Effect of Indirect Taxes on Macroeconomic Stability in Nigeria: An Autoregressive Distributed Lag (Ardl) Approach
Keywords:Custom and Excise Duties; Indirect Taxes; Macroeconomic Stability; Value Added Tax
Achieving sound macroeconomic stability is one of the major priorities of economic regulators. Nigeria economy majorly built on oil revenue in which unpredictability nature of the oil sector might adversely affected macroeconomic stability thus there is need to diversified Nigeria economy. Indirect taxes serve as the diversification means of generating revenue for an economy but Nigeria as an economy characterized with challenges of high level of tax gap, mono-culture oil revenue generation and weak tax system thus created challenges of generating maximum indirect taxes revenue to finance means of achieving sound macroeconomic stability.
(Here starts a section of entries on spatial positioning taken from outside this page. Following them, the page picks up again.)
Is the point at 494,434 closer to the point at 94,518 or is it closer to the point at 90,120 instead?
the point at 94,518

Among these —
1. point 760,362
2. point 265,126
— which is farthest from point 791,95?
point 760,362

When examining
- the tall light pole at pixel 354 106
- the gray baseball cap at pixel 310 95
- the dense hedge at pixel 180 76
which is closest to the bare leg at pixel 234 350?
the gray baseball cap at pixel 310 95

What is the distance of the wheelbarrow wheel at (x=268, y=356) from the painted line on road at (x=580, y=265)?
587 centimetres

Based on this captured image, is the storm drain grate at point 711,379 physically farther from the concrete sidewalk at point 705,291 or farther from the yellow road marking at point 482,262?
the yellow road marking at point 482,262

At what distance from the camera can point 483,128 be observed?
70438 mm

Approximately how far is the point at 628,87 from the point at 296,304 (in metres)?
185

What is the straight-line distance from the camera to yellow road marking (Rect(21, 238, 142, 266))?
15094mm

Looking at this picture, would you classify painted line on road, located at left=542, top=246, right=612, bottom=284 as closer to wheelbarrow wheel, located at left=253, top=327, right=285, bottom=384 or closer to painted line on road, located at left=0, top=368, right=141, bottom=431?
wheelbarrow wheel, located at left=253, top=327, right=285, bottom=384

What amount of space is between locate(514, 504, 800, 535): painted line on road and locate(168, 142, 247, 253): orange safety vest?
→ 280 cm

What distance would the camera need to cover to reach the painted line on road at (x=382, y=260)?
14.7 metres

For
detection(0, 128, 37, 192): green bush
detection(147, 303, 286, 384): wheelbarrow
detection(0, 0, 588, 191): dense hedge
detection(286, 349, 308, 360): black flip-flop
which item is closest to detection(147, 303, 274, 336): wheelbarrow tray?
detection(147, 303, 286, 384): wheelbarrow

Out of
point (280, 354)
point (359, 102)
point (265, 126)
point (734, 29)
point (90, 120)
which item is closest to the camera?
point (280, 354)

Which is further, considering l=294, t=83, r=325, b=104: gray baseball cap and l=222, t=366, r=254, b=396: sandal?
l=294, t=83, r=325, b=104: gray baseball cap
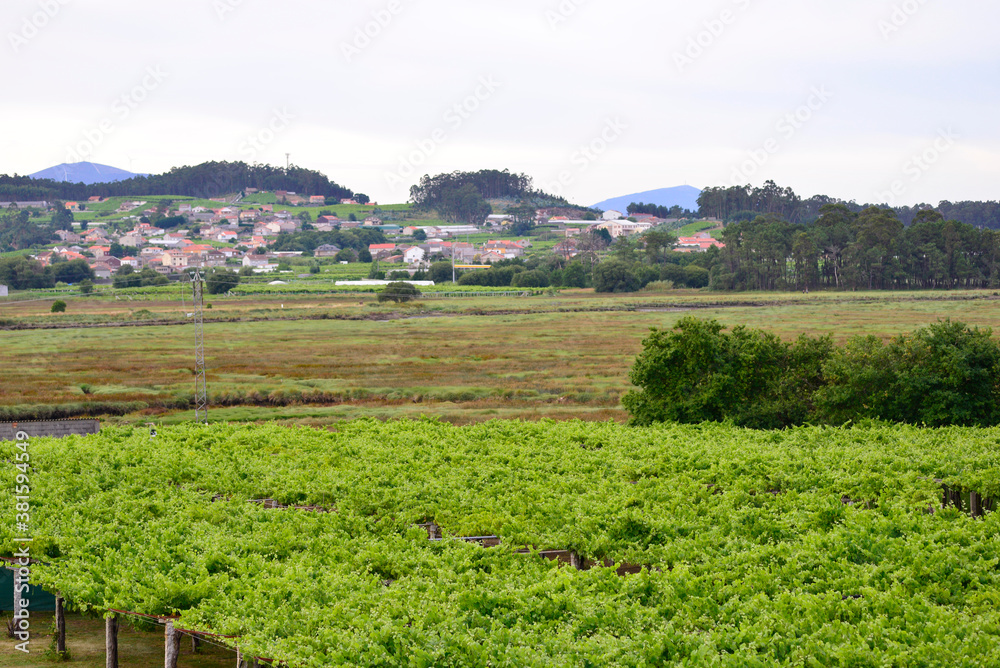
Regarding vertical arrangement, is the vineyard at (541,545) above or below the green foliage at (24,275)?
below

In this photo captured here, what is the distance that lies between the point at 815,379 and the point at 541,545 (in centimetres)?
2339

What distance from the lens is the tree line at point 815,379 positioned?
34.1 meters

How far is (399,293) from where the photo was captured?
135875 mm

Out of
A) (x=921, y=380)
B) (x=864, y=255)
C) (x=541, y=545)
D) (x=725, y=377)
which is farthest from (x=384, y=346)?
(x=864, y=255)

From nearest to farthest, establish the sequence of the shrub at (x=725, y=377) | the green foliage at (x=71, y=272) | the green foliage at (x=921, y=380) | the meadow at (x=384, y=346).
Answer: the green foliage at (x=921, y=380)
the shrub at (x=725, y=377)
the meadow at (x=384, y=346)
the green foliage at (x=71, y=272)

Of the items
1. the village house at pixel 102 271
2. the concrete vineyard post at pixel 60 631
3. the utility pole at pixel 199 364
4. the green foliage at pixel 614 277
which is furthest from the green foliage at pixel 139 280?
the concrete vineyard post at pixel 60 631

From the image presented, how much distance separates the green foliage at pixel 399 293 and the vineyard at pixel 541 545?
10295 centimetres

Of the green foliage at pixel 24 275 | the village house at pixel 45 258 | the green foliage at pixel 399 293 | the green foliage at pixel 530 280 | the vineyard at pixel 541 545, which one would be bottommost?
the vineyard at pixel 541 545

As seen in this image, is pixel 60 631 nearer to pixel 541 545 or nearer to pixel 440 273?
pixel 541 545

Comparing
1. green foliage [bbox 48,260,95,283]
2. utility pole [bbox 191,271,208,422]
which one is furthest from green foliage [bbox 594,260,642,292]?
utility pole [bbox 191,271,208,422]

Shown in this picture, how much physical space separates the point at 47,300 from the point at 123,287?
71.1 feet

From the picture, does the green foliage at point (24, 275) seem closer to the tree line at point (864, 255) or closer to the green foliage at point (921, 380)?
the tree line at point (864, 255)

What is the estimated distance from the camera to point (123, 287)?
148 metres

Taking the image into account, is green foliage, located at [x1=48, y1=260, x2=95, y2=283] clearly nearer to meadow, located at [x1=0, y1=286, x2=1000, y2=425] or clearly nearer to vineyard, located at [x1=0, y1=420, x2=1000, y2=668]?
meadow, located at [x1=0, y1=286, x2=1000, y2=425]
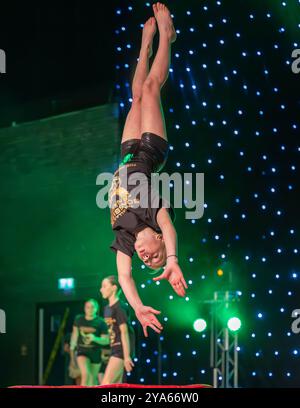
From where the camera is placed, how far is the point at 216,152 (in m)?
6.93

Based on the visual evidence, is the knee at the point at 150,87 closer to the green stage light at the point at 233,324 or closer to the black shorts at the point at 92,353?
the green stage light at the point at 233,324

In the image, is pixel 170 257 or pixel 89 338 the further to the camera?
pixel 89 338

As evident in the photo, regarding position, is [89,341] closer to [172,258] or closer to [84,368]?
[84,368]

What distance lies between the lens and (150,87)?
5016 millimetres

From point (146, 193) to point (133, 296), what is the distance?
2.01 feet

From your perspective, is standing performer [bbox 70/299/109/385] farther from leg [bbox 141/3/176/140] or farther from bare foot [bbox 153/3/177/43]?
bare foot [bbox 153/3/177/43]

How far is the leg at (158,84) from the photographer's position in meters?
4.93

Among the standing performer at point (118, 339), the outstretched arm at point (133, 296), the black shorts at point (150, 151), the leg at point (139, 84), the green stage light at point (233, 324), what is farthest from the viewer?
the green stage light at point (233, 324)

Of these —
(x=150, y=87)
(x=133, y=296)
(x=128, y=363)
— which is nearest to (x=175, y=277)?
(x=133, y=296)

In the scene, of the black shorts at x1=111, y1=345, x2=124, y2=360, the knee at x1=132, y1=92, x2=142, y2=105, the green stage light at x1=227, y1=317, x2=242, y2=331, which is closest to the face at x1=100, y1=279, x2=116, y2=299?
the black shorts at x1=111, y1=345, x2=124, y2=360

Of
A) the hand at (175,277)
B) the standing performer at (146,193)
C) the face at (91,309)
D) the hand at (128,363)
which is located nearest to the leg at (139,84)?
the standing performer at (146,193)

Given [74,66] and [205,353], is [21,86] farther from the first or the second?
[205,353]

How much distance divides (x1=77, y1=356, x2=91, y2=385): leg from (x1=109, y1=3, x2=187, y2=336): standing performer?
217 centimetres

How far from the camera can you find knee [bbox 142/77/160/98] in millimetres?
4996
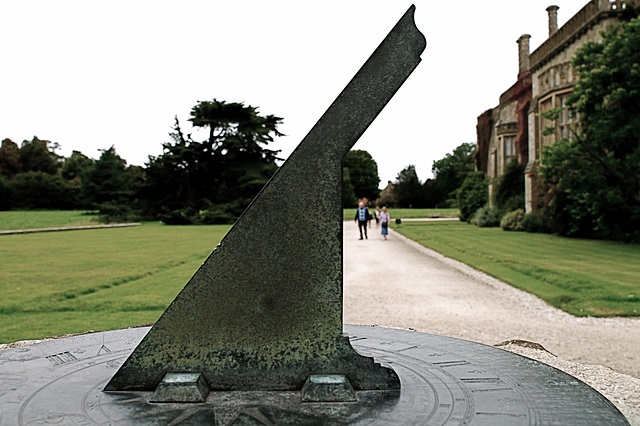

The problem of poor indirect tax revenue generation has caused deterioration in Nigeria macroeconomic stability rate. The objective of the study was to examine the effect of indirect taxes (VAT) and (CED) on Nigeria macroeconomic stability via real gross domestic product in Nigeria. The study used expost facto research design with focused on RGDP, VAT, CED, interest rate and exchange rate in Nigeria within the period of 1995-2020. Autoregressive Distributed Lag (ARDL) method of analysis was employed while unit root test was carried out among study variables and results shown that there was mixed level of stationarity. Finding revealed that the short-run model indicated that CED, INT and EXR were major short-run determinants of Nigeria economic growth while VAT was not short-run determinants of economic growth. Also, finding established that long run estimates established that, VAT, CED and INT show positive signs, indicating they influence macroeconomic stability measure with RGDP positively while EXR has negative effect on macroeconomic stability via RGDP (Adj.R2 = 0.537, F-stat = 74.001, p<0.05). The study concluded that both in the short and long runs VAT, CED, INT and EXR affected Nigeria macroeconomic stability. The study recommended that for an economy to achieve macroeconomic stability, government should ensure that VAT, CED and INT are not highly charged on investors and consumers when buying products and services, acquiring raw materials from other countries, and seeking loan in the bank.